Writing as Therapy – Releasing our Thoughts on Paper

Writing to Release

 

Writing to Release

 

We use our writing to convey our thoughts, ideas, and to tell stories. For many of us, writing is a personal outlet to communicate our feelings and opinions. Writing can be a therapeutic exercise, enabling us to release what may be stifling our well-being,  offering us freedom to release our locked up emotions onto paper.

An abundance of articles and books have been written on helpful methods to release our inner turmoil. Using methods such as writing a letter to ourselves or directly to someone whom we feel we need to express our thoughts and feelings about circumstances that plague us internally is an excellent release. I’ve used this method on several occasions, beginning in my childhood, going straight into my adult years before I even realized the value of the therapeutic benefits.

Many of us have issues with confronting people with our personal feelings and need an outlet to release these feelings within, whether they be feelings of angst or affection. As a child growing up in a dysfunctional home environment, I often wanted to confront my mother about my feelings and opinions, but never mustered the courage to do so.

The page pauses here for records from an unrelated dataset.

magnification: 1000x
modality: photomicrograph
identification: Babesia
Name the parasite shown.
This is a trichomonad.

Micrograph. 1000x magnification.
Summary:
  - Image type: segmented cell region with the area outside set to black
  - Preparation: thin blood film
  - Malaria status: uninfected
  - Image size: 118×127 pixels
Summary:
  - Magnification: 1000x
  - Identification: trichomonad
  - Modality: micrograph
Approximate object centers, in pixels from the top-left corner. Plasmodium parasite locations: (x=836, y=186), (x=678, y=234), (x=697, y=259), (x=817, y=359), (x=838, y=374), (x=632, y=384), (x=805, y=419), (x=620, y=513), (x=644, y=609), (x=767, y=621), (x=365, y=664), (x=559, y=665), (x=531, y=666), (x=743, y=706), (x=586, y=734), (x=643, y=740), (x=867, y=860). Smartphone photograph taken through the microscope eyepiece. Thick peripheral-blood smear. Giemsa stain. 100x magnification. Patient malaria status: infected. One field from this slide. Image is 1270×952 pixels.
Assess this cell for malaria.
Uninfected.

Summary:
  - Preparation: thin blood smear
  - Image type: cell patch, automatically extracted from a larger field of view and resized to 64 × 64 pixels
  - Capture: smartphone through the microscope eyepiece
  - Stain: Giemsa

I began writing letters to her. After writing each one of them, I felt as though a great burden had been lifted off of my sub-conscience just by getting my feelings out of my head and onto the paper. I never sent her any of them.

Whether we are introverts or extroverts, at times, we all harbor thoughts that plague us that would serve us better if we could release them. Our minds sometimes become clouded with unanswered questions, doubts, and feelings of neglect from bruised emotions. When we don’t have an outlet or ears for us to vent to, or often, the courage to confront, writing becomes the savior of our soul.

I know many of us grew up with similar fears of their parents that I had with my own mother. Having no platform to speak out  on can be disheartening, and leave long-term hurt to surmount and fester within. Our feelings of powerlessness and intimidation to approach people with our thoughts hampers our confidence levels and often our self-esteems when there is no outlet to release and have our thoughts validated or repaired by communication.

Writing became my voice to replace my fears of confrontation. It began as a child with emotional fears and continued through my earlier romantic relationships. I was uncomfortable with declaring my feelings to a partner, because it was all I’d known from childhood – afraid to speak my opinion and feelings. I found the act of writing those letters come in handy throughout those earlier relationships. I refrained from ever sending or giving one of my letters to my mother, but I learned to give them to my partners. The words I had no courage to speak out loud, spoke for me in my letters. And the right partners were the ones who responded to my words, eventually enabling me to become more comfortable and willing to express myself vocally.

Not everyone is compassionate. Not everyone wants to hear what we have to say. But when we open our heart to someone with our words and we receive positive feedback and acknowledgement, it’s a great stepping stone to opening the lines of verbal communication beginning with that person, instilling a gained confidence to speak out loud to others.

My writing has helped to free my spirit that was once stifled with fear and anxiety, holding me back from speaking my thoughts and feelings. Writing is the gift of empowerment. Whether we write letters, keep a journal of our thoughts and feelings or write complete stories, they are all effective avenues to communicate about what resides within us. Eventually, our words will connect with the appropriate receivers, and for those not open to receive . . .well, at least we’ve released our internal burden and we leave the ball in their court with a chance for them to hear what we have to say. With any luck, we’ve opened the lines of communication. We can feel lighter knowing we’ve released.